Lady [Sun, 27 Apr 2025 04:26:14 +0000 (00:26 -0400)]
Support inline comments
Comments work different from other inlines and have their own
processing rules.
“Empty” comments are useful primarily to break up spans of text into
discrete text nodes.
Lady [Sat, 26 Apr 2025 03:24:11 +0000 (23:24 -0400)]
Wrap results in a div
Even in the case where there is only one document, there may be
additional document comments which should be grouped alongside it and
not intermixed with any comments in the surrounding area.
For the case when there is only one document and nothing else, not
even a comment, it is probably better to still wrap the output for
consistency.
Lady [Sat, 26 Apr 2025 03:16:03 +0000 (23:16 -0400)]
Drop empty shebang documents
Previously, a shebang forced a document to be output, even if it was
empty.
However, this conflicts with the ability to add document comments at
the beginning of a document where the shebang is serving as a magic
number (for example, copyright comments):
This would create two documents, one for the shebang and a second one
for the final comment.
Now, empty documents will be dropped regardless of whether they use the
shebang or comment syntax.
Lady [Sat, 22 Mar 2025 01:45:20 +0000 (21:45 -0400)]
Enable nested tags of the same kind
Previously, the processing rules do not allow nesting an element inside
of itself: ‹ ☞︎nested ☞︎tags☜︎ like ☞︎this☜︎☜︎ › do not work as
expected.
This design choice was to (at least) appropriately handle
‹ ☞︎⟨this☜︎ weird ⟨case☜︎⟩ ›, where each inline should stop at the
first delimiter.
Correct processing starts by looking for end sigils first, not start
sigils, backtracking to the last start sigil which precedes it,
wrapping that text, and then reprocessing the entire set of nodes
until no more end sigils with matching start sigils are found.
This commit implements that behaviour, which is of course a fair bit
more complicated but should improve the results.

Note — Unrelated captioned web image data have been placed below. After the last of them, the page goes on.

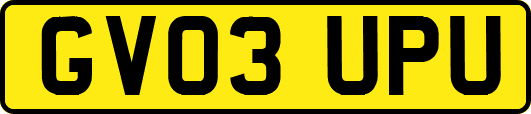 GV03UPU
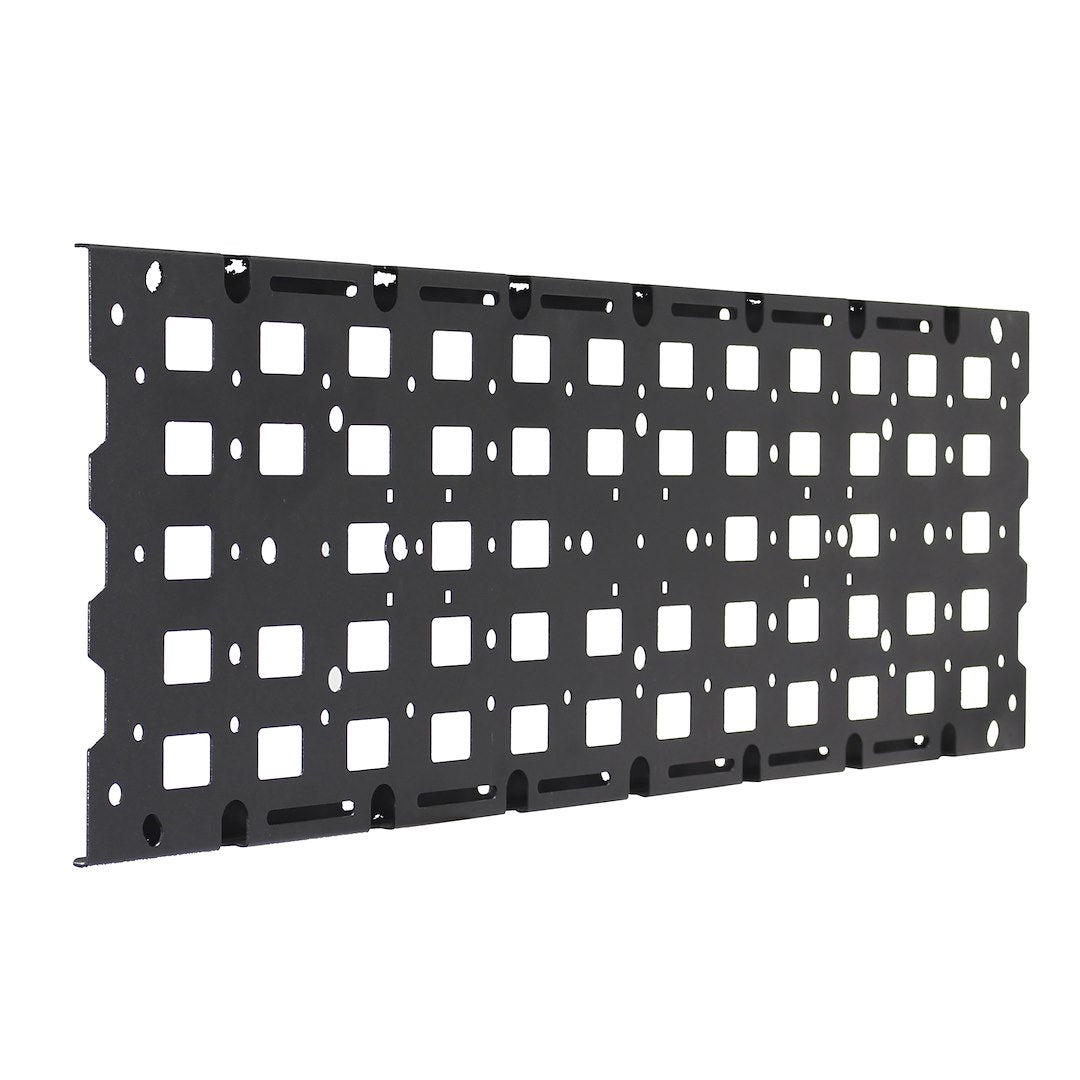 Go Rhino 5950020T XRS Xtreme Overland Rack Gear Plate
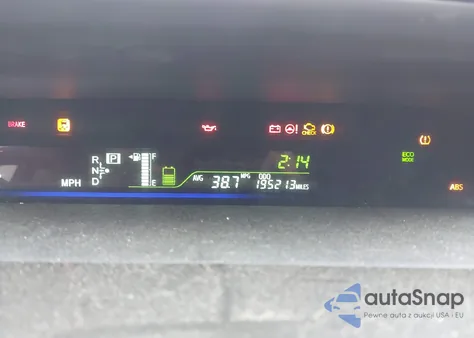 2012 Toyota Prius V Five from USA, damaged, VIN JTDZN3EU4C3035133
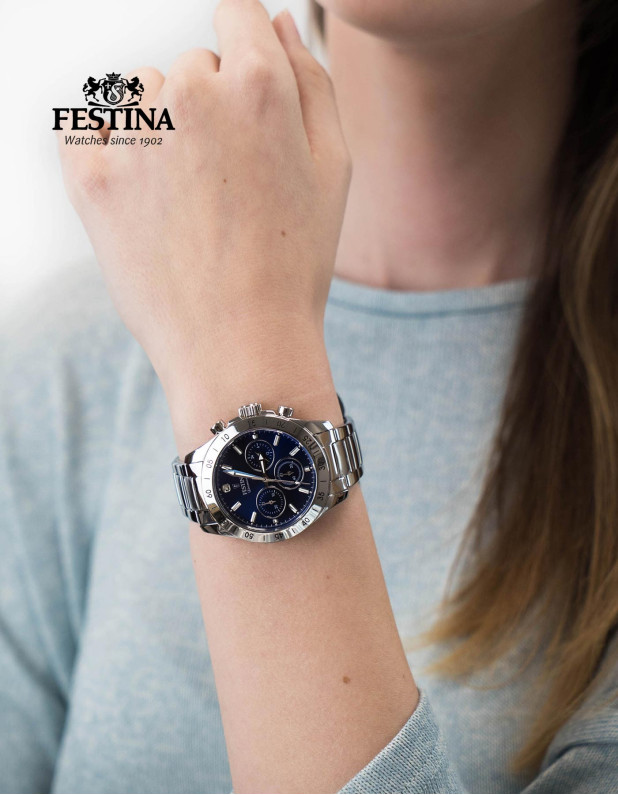Festina Ladies Chrono Watch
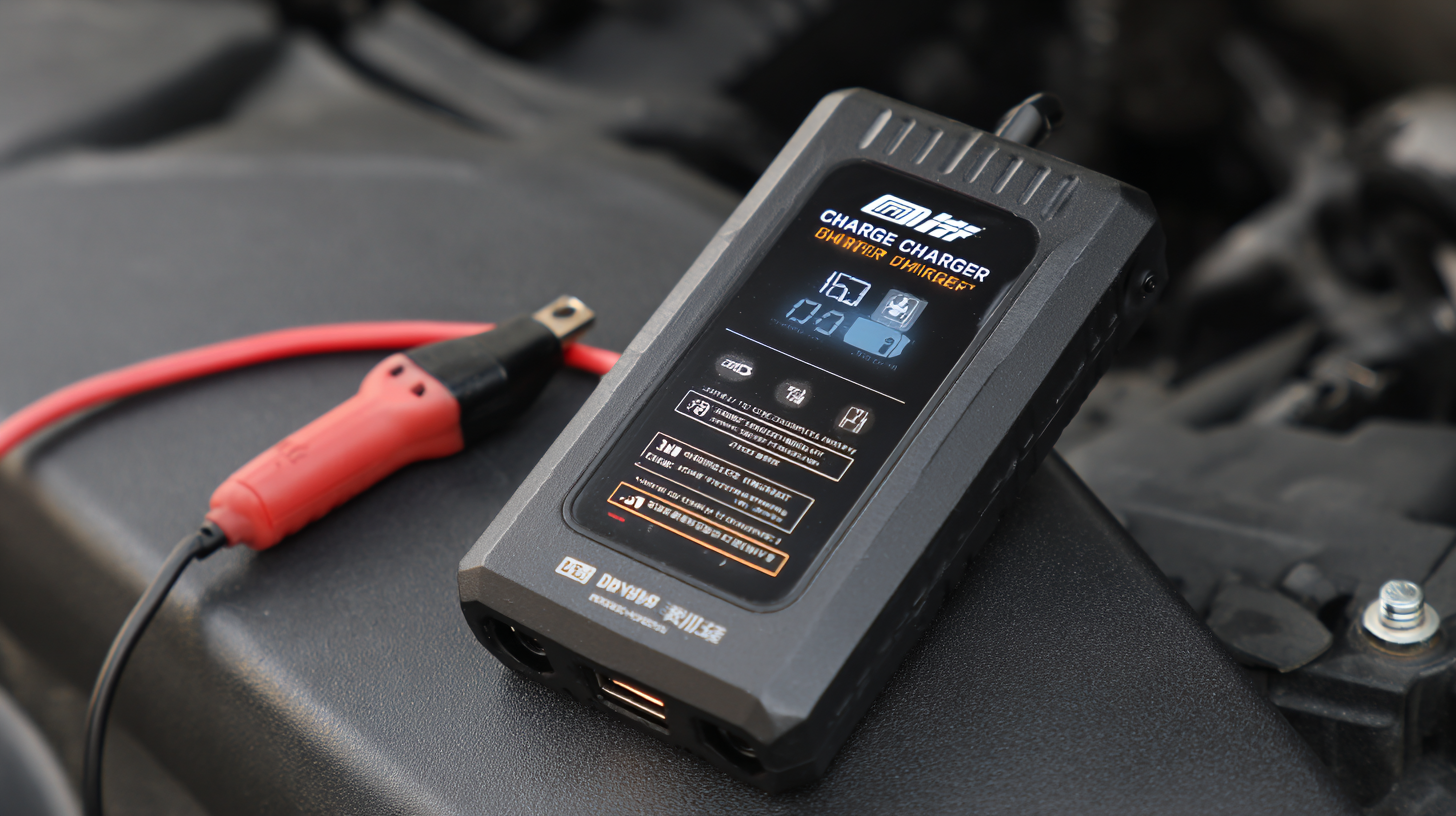 7 Reasons Why the Best Mobile Car Battery Charger is a Game Changer for Global Buyers
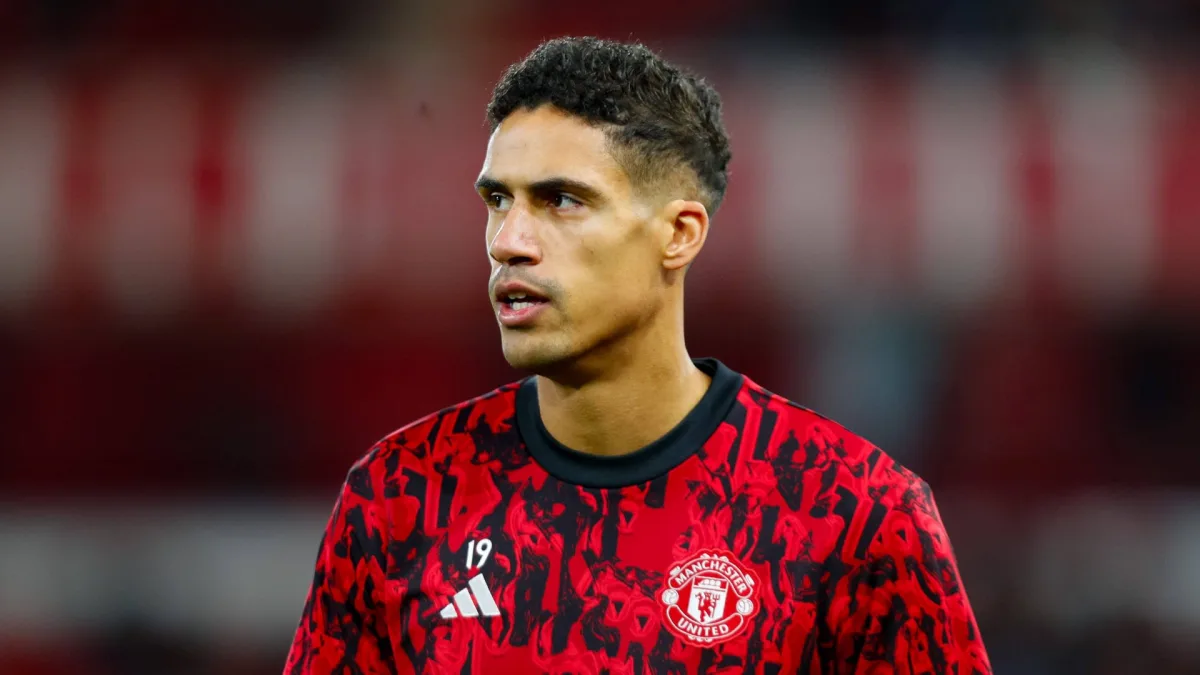 Raphael Varane, Man Utd, 2023/24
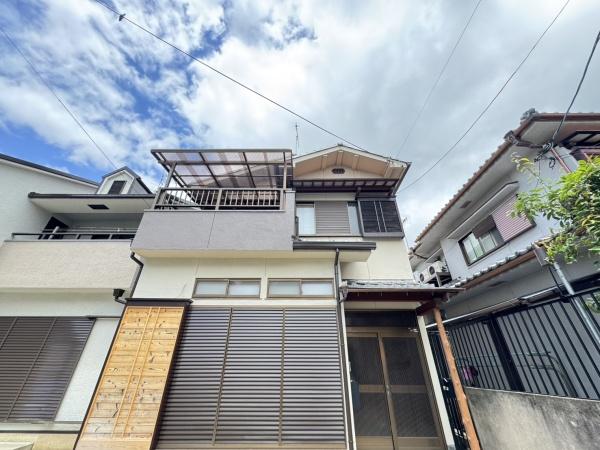 京都市伏見区醍醐岸ノ上町の中古一戸建て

It also changes specifying characters by Unicode codepoint to use
curly braces rather than angle brackets, as the latter conflicted
with the angle brackets used in links.
Specifying by Unicode codepoint still isn¦t supported in links, but
the behaviour should be less surprising.
The old Unicode codepoint behaviour was probably broken also, in the
case where the codepoint was not the first character in a paragraph,
but it is fixed now.
Lady [Sat, 19 Oct 2024 17:11:12 +0000 (13:11 -0400)]
Refactor initial chunking to be line‐based
The old parsing mechanism operated primarily on large string chunks,
which were re‐parsed into lines potentially multiple times.

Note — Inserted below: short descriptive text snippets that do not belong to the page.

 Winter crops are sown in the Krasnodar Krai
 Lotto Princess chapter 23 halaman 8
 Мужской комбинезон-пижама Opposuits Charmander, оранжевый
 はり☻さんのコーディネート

This refactor changes the parsing to use lines and ranges, which is a
little more verbose/complicated from an X·Path perspective (it
requires a lot of `generate-id()´ comparisons) but hopefully, on the
whole, better.
Lady [Sat, 19 Oct 2024 16:43:33 +0000 (12:43 -0400)]
Support language tag and profile
This commit provides initial support for language‐tagged Les·M·L
documents and additional document properties.
Only one property is supported: `profile´.
Language tags are themselves internally treated as properties whose
key contains spaces; property keys cannot ordinarily contain spaces
so there is no concern for confusion.
Lady [Sun, 12 May 2024 07:03:30 +0000 (03:03 -0400)]
Switch symbols for subsection and subsubsection
`❦´ is a stronger symbol than `✠´; its corresponding directional
fences `❧´ and `☙´ indicate section boundaries, while `⹐´ and `⹑´
simply enclose emphasis.